● Liste des tâches
1: D'après le texte sur le Forum social mondial, où et à quelles dates le premier FSM s'est-il tenu ?
2: Traduisez en anglais la phrase suivante du texte sur le Forum social mondial : « En l’occurrence, l’événement a été créé symboliquement en réaction au Forum économique mondial de Davos. »
3: Reprenez la rédaction du texte sur le Forum social mondial à la suite de sa dernière phrase.

● Texte fourni
=-=-=-=-=

Par Clément Paule
Passage au crible n°35
Le 20 mars 2011, la Journée mondiale de solidarité avec le soulèvement des peuples arabes et africains a été célébrée dans plusieurs pays, aussi bien en France qu’au Mexique ou au Maroc. Organisée par des réseaux d’associations comme ATTAC (Association pour la taxation des transactions et pour l’action citoyenne) ou le CADTM (Comité pour l’annulation de la dette du Tiers Monde), cette mobilisation a été initialement décidée dans le cadre du FSM (Forum Social Mondial) de Dakar. Du 6 au 11 février 2011, la onzième édition de ce rassemblement international des altermondialistes a en effet réuni quelques dizaines de milliers de participants dans la capitale sénégalaise. Après la marche d’ouverture et les cycles d’ateliers, l’Assemblée des mouvements sociaux du 10 février 2011 a produit une déclaration prévoyant deux initiatives de convergence*. Outre le 20 mars, la date du 12 octobre 2011 a été choisie pour une Journée mondiale d’action contre le capitalisme.
> Rappel historique
> Cadrage théorique
> Analyse
> Références
Rappelons que le premier FSM s’est tenu à Porto Alegre du 25 au 30 janvier 2001, dans le prolongement de la mobilisation contre le sommet de l’OMC (Organisation Mondiale du Commerce) à Seattle. En l’occurrence, l’événement a été créé symboliquement en réaction au Forum économique mondial de Davos. Avec l’élaboration d’une Charte de principes, le mouvement de Porto Alegre s’est également doté d’un Conseil international et d’un Comité d’organisation afin d’assurer la pérennité du processus. Si le FSM s’est souvent déroulé au Brésil – quatre fois à Porto Alegre en 2001, 2002, 2003 et 2005, et à Belem en 2009 –, il s’est exporté en Inde – à Mumbai en 2004 –, en Afrique – à Nairobi en 2007 et à Dakar en 2011 – ainsi qu’à Karachi, Caracas et Bamako dans le cadre de la rencontre polycentrique de 2006. D’autant que de nombreux événements régionaux ont été créés depuis une décennie, avec les forums sociaux africain, asiatique, européen, maghrébin, etc. Soulignons en outre que 55 sommets de ce type ont eu lieu dans 28 pays différents en 2010.

=-=-=-=-=

● Extrait de données
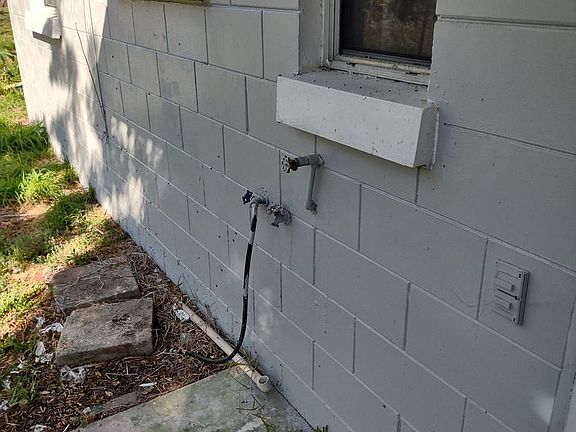 3rd image of 157 E Northside Dr APT 2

=-=-=-=-=

● Réponses
1: À Porto Alegre, du 25 au 30 janvier 2001.

2: In this instance, the event was created symbolically in response to the World Economic Forum in Davos.

3:
Notons par ailleurs que cet essaimage témoigne de la diversification – au moins géographique – des publics et des thèmes abordés, comme du nombre croissant de participants réguliers. Parmi ceux-ci, signalons l’émergence de leaders charismatiques dont les prises de positions demeurent très attendues. Citons Samir Amin, Demba Moussa Dembelé, Gus Massiah, Amina Dramane Traoré ou encore Immanuel Wallerstein. En 2005, dix-neuf personnalités de cette envergure ont ainsi signé le Manifeste de Porto Alegre comportant douze propositions dont l’annulation de la dette du Sud, la taxe Tobin, le démantèlement des paradis fiscaux, etc. Pour autant, cette déclaration reste dépourvue de valeur officielle, même si elle peut être considérée comme un socle minimal de l’altermondialisme. D’une manière générale, les fondateurs du FSM et une partie de ses promoteurs ont cherché là à créer une tribune ouverte et contestataire, un lieu d’échanges non décisionnel. Cependant, cette conception a essuyé des critiques récurrentes stigmatisant l’inefficacité d’un rassemblement désorganisé qui met à l’écart le politique.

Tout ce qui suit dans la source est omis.